MONTGOMERY, Ala. (BP)–The Ten Commandments monument, which sat in the rotunda of the Alabama Judicial Building for more than two years, was moved out of public view Aug. 27.

Workers lifted the 5,300-pound monument with a dolly and wheeled it into a side hallway and into a back room at approximately 9:05 a.m. Central time. The move, done by a crew from Georgia, took less than two hours — considerably less than the eight hours it took to install it the night of July 31, 2001.

Once the monument was firmly on the dolly, the move to the side hallway took less than a minute.

With the doors locked, more than 100 protesters outside only could watch. For days they had planned on peacefully preventing the monument’s removal — such as by locking arms in front of the main doors.

Federal district Judge Myron Thompson issued an Aug. 20 deadline for its removal, but Alabama Chief Justice Roy Moore — who had it installed — refused to obey the court order, saying that by doing so he would be denying his faith and violating the Alabama constitution.

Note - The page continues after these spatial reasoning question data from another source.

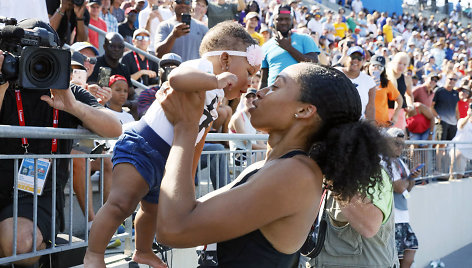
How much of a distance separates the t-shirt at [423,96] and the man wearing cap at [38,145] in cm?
838

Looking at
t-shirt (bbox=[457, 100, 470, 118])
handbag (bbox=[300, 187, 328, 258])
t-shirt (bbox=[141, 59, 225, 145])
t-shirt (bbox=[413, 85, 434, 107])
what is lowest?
handbag (bbox=[300, 187, 328, 258])

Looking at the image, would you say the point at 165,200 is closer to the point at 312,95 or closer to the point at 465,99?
the point at 312,95

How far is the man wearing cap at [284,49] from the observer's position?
657cm

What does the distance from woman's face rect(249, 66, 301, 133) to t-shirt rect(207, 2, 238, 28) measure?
6683 millimetres

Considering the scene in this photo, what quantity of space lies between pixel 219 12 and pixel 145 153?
661 cm

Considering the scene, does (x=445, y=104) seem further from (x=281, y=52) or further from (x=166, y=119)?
(x=166, y=119)

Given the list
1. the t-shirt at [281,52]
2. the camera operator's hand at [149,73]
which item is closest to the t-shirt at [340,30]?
the camera operator's hand at [149,73]

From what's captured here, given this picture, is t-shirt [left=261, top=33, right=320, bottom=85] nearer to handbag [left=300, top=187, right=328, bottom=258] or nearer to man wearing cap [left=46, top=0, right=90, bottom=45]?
man wearing cap [left=46, top=0, right=90, bottom=45]

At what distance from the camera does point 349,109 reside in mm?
2264

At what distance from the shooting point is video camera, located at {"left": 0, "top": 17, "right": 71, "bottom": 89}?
9.07ft

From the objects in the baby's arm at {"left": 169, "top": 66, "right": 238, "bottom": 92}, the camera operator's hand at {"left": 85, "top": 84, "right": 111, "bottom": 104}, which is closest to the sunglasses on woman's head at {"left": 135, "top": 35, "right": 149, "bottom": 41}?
the camera operator's hand at {"left": 85, "top": 84, "right": 111, "bottom": 104}

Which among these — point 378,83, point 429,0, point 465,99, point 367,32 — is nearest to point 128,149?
point 378,83

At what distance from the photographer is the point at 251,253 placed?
2.10 metres

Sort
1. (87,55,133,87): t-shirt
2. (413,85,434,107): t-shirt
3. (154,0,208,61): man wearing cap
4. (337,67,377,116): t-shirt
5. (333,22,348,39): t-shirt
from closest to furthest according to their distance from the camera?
(87,55,133,87): t-shirt < (154,0,208,61): man wearing cap < (337,67,377,116): t-shirt < (413,85,434,107): t-shirt < (333,22,348,39): t-shirt
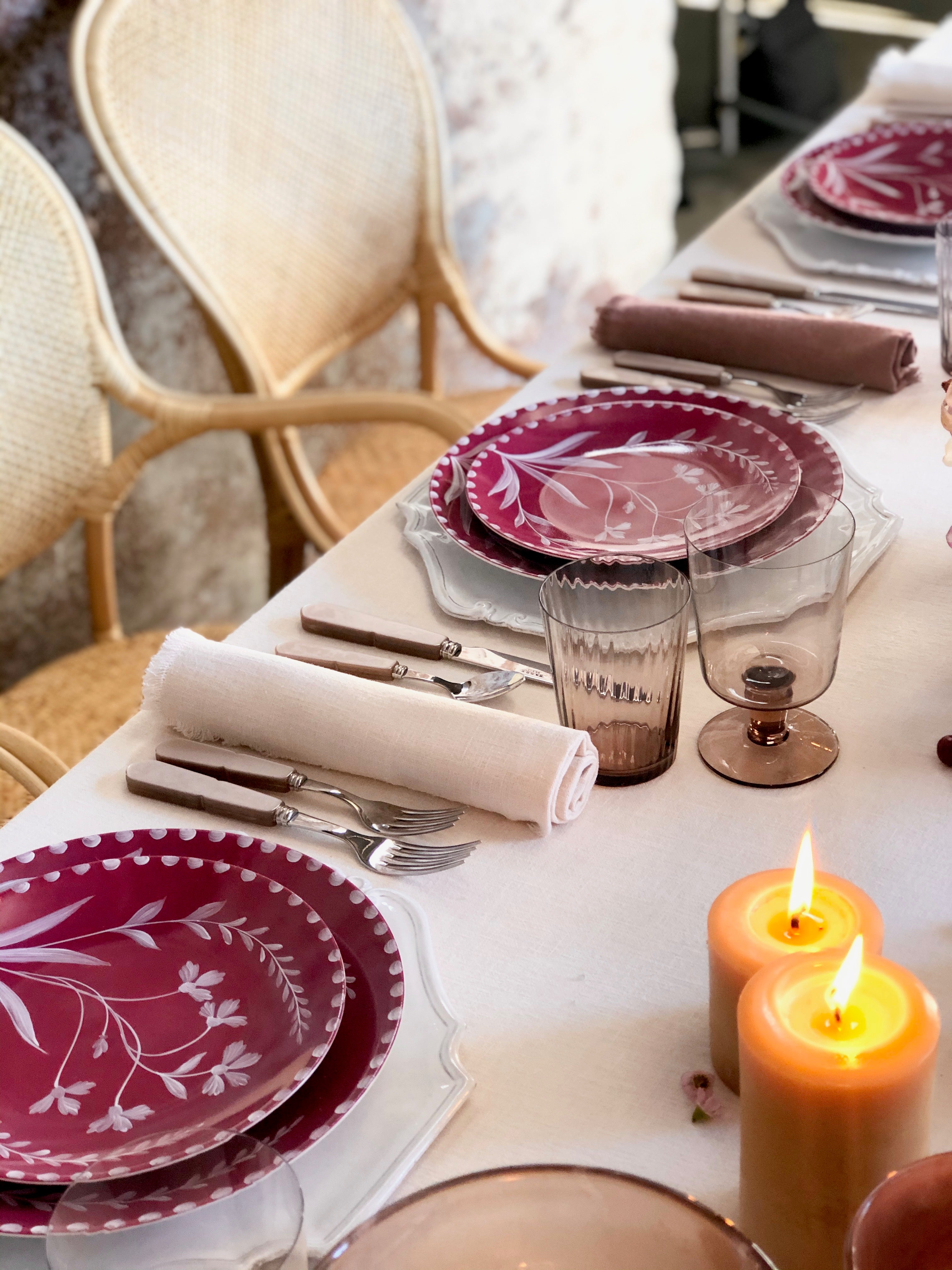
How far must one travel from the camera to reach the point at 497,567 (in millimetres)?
966

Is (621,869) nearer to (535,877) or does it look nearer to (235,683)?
(535,877)

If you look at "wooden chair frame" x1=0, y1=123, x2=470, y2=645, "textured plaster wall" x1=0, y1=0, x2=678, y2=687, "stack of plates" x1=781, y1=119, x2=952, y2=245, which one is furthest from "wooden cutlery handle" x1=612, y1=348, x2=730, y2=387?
"textured plaster wall" x1=0, y1=0, x2=678, y2=687

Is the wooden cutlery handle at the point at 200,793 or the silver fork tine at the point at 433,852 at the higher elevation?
the wooden cutlery handle at the point at 200,793

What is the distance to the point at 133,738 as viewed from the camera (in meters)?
0.84

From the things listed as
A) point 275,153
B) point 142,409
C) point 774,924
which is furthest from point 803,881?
point 275,153

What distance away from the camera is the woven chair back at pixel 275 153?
1.53 metres

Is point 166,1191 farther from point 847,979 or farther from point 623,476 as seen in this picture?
point 623,476

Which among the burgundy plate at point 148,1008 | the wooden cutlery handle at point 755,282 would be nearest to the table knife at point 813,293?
the wooden cutlery handle at point 755,282

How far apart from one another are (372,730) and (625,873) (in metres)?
0.17

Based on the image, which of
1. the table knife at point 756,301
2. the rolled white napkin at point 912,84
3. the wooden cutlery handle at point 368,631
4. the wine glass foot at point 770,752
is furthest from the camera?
the rolled white napkin at point 912,84

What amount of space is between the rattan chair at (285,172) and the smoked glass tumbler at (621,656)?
716 mm

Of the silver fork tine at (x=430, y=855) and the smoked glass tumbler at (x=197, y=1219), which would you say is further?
the silver fork tine at (x=430, y=855)

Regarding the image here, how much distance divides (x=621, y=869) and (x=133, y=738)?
314 millimetres

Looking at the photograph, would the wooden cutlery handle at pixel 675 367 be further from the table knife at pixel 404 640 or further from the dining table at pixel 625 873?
the table knife at pixel 404 640
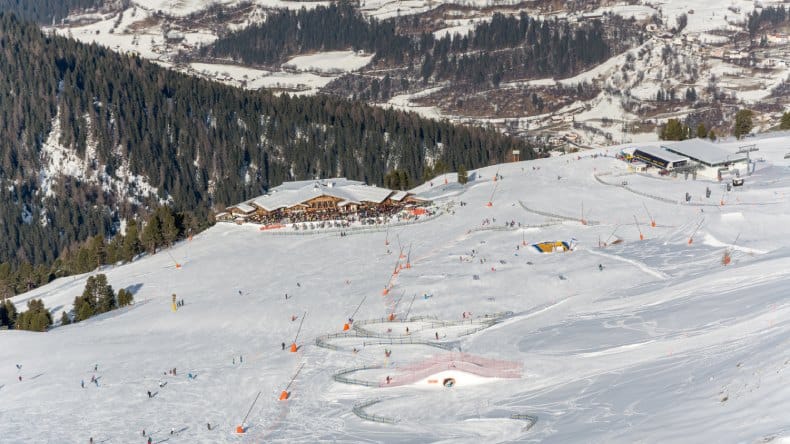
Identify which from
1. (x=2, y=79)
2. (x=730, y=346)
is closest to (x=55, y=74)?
(x=2, y=79)

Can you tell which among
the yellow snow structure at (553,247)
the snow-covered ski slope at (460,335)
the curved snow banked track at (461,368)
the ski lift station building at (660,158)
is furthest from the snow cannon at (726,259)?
the ski lift station building at (660,158)

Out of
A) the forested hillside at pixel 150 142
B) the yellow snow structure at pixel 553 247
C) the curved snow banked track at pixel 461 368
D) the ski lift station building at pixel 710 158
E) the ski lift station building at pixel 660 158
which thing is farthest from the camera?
the forested hillside at pixel 150 142

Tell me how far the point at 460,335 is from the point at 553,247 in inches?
854

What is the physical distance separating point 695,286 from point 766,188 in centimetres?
3767

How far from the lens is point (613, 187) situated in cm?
9950

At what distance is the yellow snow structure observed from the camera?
254 ft

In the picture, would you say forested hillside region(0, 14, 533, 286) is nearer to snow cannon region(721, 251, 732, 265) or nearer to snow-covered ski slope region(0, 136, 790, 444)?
snow-covered ski slope region(0, 136, 790, 444)

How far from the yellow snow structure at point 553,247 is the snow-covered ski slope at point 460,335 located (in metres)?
1.68

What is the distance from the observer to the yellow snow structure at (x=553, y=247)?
254 ft

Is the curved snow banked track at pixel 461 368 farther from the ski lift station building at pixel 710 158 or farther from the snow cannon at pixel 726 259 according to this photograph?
the ski lift station building at pixel 710 158

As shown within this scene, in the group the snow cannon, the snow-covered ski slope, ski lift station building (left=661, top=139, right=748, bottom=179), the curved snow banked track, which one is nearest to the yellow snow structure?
the snow-covered ski slope

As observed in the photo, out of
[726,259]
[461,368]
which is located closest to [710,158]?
[726,259]

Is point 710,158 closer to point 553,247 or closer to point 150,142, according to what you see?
point 553,247

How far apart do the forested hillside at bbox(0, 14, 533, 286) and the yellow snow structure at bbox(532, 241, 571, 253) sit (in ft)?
226
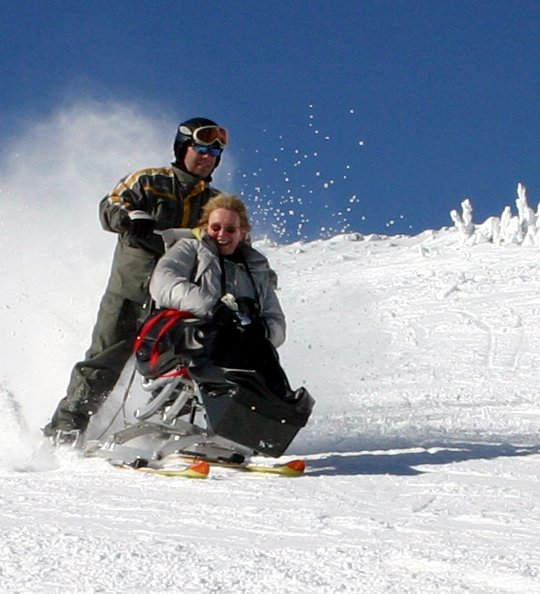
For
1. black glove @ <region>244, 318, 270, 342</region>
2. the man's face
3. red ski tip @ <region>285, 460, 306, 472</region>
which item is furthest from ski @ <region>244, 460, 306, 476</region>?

But on Aug. 21 his associate justices overruled him and ordered the building’s manager to have the monument removed.

“It is a sad day in our country when the moral foundation of our laws and the acknowledgment of God has to be hidden from public view to appease a federal judge,” Moore said in a statement.

Moore is expected to file an appeal to the U.S. Supreme Court. In recent years appeals courts have issued various Ten Commandments rulings that often conflict.

Speaking on FOX News, Patrick J. Mahoney, director of the Christian Defense Coalition, called on Christians to boycott the Georgia company involved in moving the monument. The company that had installed the monument turned down a request to help in its removal.

Protesters promised to continue demonstrating, according to the Montgomery Advertiser.

“If it takes 75 years to reclaim this land for righteousness, God find us and our children and our children’s children ready,” Rob Schenck, president of the National Clergy Council, said in the Advertiser.